Supplied passage:
§

One source said it was difficult to see what Mr McDowell believed could be achieved by holding talks as both the GRA and Agsi remained "totally opposed to the reserve in any shape or form".

The GRA and Agsi on Monday in Portlaoise, Co Laois, held the last of three regional meetings staged jointly by both organisations to outline to their members why they should oppose the Garda reserve force.

A spokesman for the GRA said more than 3,000 members, or one-third of the force, had attended the meetings in Sligo, Cork and Portlaoise. A large attendance was expected at the final meeting in Dublin, the date of which has not yet been confirmed.

Mr McDowell will address the annual conferences of the GRA and Agsi next month and in May in Galway and Kerry. Those conferences will hear numerous motions for a policy of non-co-operation with the reserve force, a move that would make it unworkable.

In its current form members of the reserve will only be allowed work under the supervision of fulltime members. If members of the GRA and Agsi refuse to co-operate it is unclear how the mooted reserve force could operate.

§

Data below:
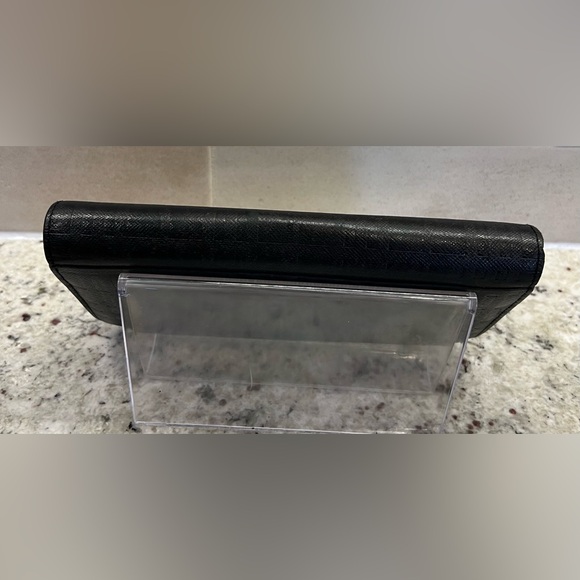 BURBERRY Cavendish Leather Long Bifold Wallet - Picture 5 of 11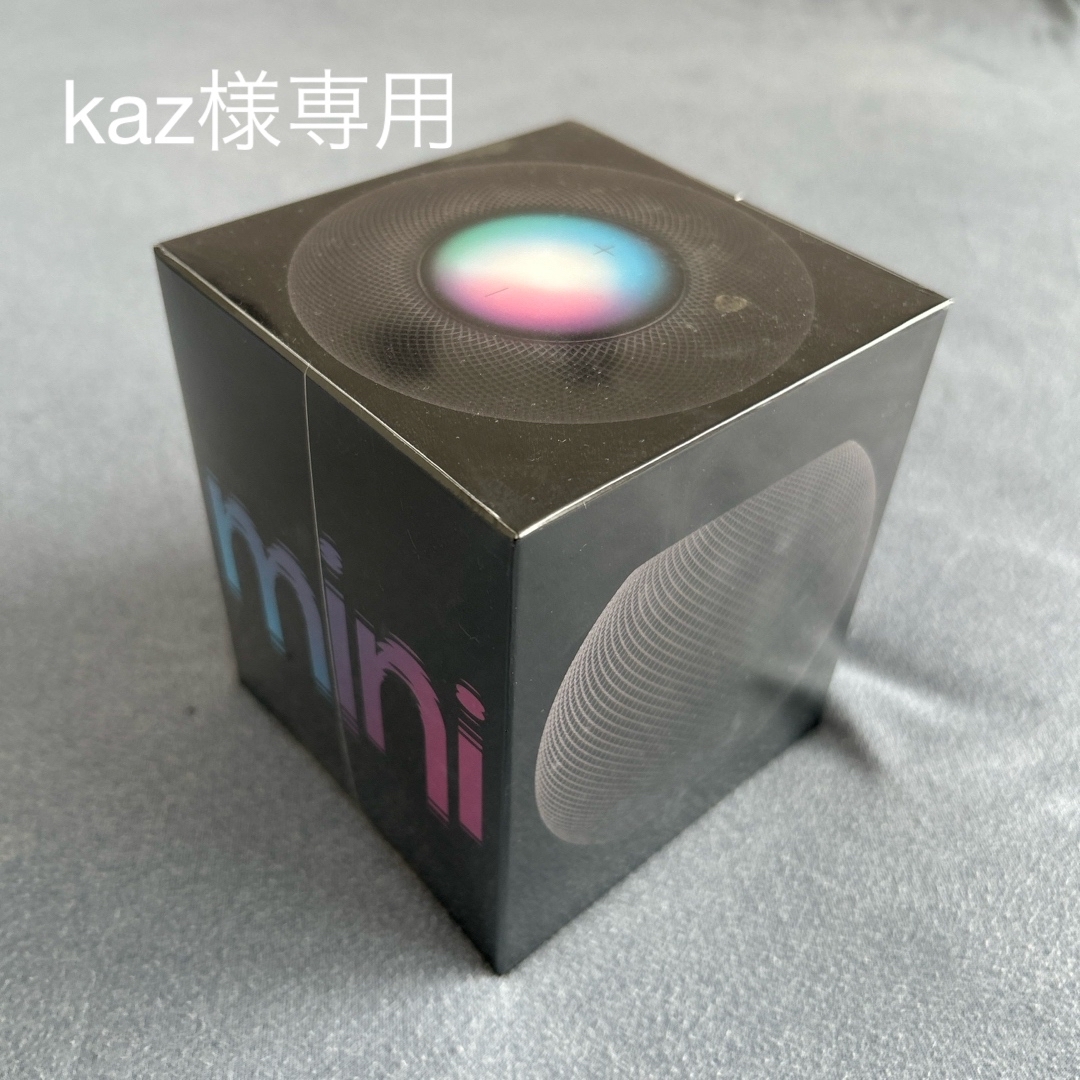APPLE HOMEPOD MINI きたない スペースグレイ GRAY APPLE HOMEPOD MINI きたない スペースグレイ GRAY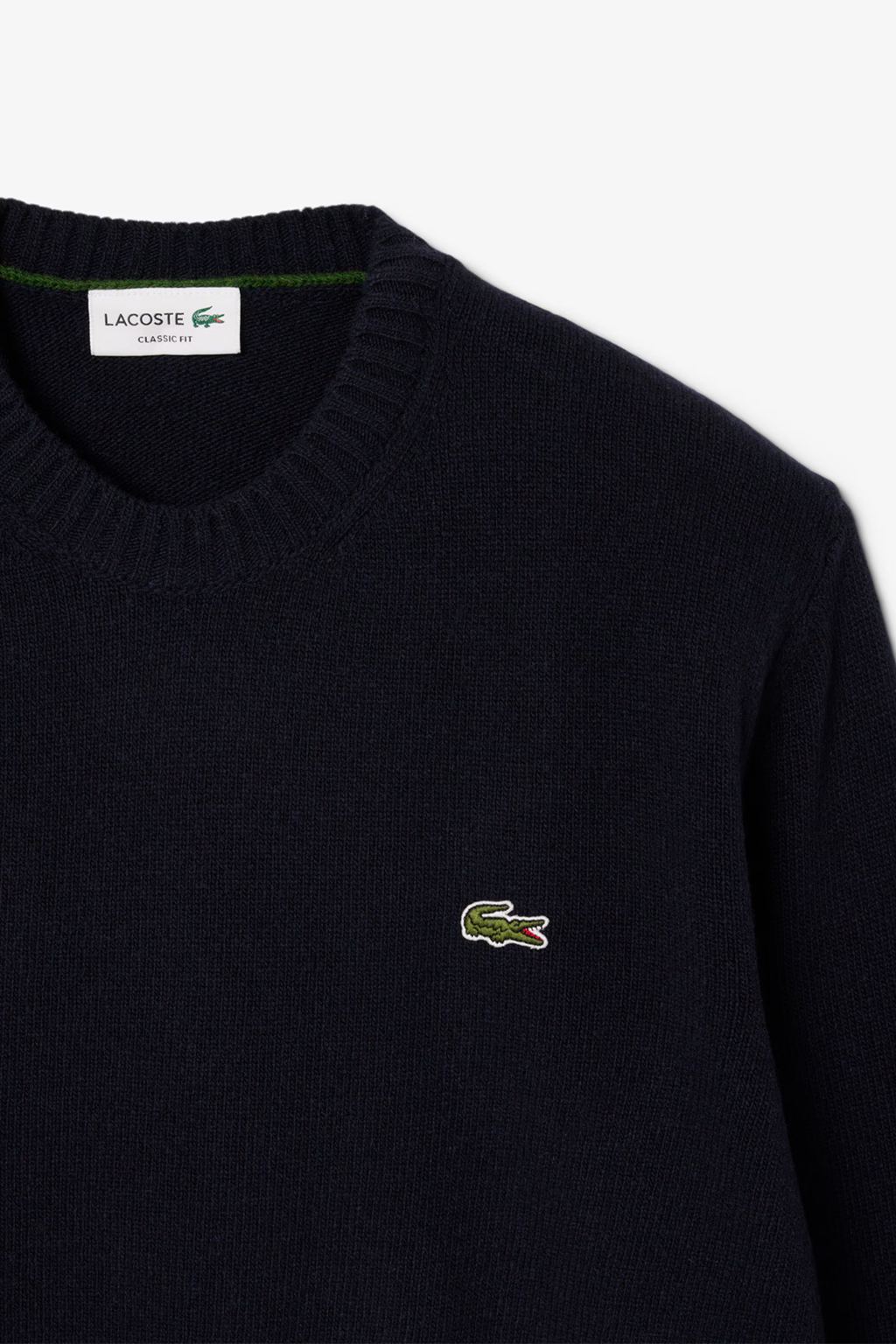 Lacoste Pull en laine col rond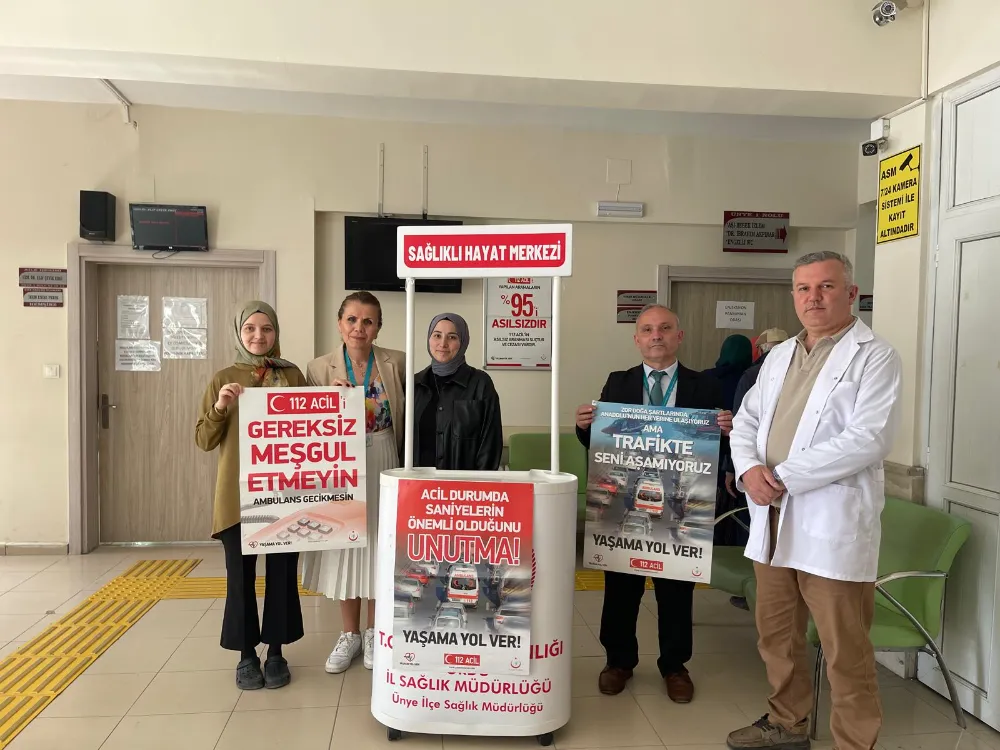  Fermuar Sistemi ile ambulansa hayat koridoru açılıyor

§

Aim of the task:
Continue the news report above on the Garda associations' opposition to the reserve force, picking up after its final sentence.

Reply:
Mr McDowell will be anxious to make progress on the issue before the coming annual conferences and current positions become any more entrenched. Under his plans the Garda reserve would become operational by September.

It is envisaged it would have 900 members when it begins, increasing to 4,000.

Mr McDowell wants these to engage in a variety of activities that, he believes, would free up full-time members for frontline duties. However, both the GRA and Agsi have said the force amounts to amateur policing by poorly trained reservists.

They fear it will attract members who will join in order to target their neighbours. They also believe fulltime members will be called on to "babysit" reservists and deal with the fall out from "botched arrests" and other mishaps.